HUNTSVILLE, AL (WAFF) - David Ford says he learned a big lesson about spiders last summer.
"June of last year, I was actually moving some boxes out of a shed to my truck and picked up a box and was carrying it. I felt a sting. There was a lot of bees and wasps flying around, and I thought I was being stung by a wasp, but I never did see what bit me," he said.
He went about his day and finished working his shift.
"This was about noon when I got bit. About 7 o'clock I started getting chills," said Ford. "I started seeing some blue in my arm and started running a fever."
A trip to Huntsville Hospital's ER netted a diagnosis - brown recluse spider bite.

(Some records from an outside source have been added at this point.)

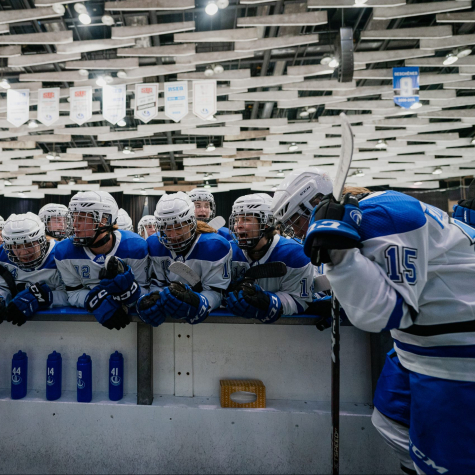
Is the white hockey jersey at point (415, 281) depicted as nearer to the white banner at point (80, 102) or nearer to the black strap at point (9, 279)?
the black strap at point (9, 279)

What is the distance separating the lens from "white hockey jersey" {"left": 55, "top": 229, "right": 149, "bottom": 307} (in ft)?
7.59

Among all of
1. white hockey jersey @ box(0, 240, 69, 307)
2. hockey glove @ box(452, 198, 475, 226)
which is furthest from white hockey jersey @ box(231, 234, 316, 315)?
white hockey jersey @ box(0, 240, 69, 307)

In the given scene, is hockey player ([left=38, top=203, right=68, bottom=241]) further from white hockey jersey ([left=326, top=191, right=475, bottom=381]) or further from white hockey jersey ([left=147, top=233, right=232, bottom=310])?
white hockey jersey ([left=326, top=191, right=475, bottom=381])

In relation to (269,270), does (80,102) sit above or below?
above

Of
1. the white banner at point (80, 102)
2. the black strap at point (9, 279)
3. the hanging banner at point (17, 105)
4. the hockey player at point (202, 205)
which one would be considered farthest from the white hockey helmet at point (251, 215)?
the hanging banner at point (17, 105)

"He told me I was going to be in the hospital a couple of days," said Ford, "and that I was probably going to have necropsy in the arm and the tissue would start dying."
He said they sent him home and his arm swelled tremendously. He experienced a harsh burning sensation and the tissue around the bite began to die.
"There was actually a hole where the bite was and it started spreading getting bigger and bigger," Ford recalled.
He had been given a medicine for leprosy to help keep tissue from dying, but it didn't work. Eventually he saw a plastic surgeon.
"I guess about a month after the bite when I went back and he had a scab on it and he pulled the scab off and cut the tissue out," he said.
For some people there is more surgery. Some patients said they didn't have any surgery.
The bottom line? Before you go digging into anything make certain there are no little creepy crawlies around. You could save your skin... you might even save your life.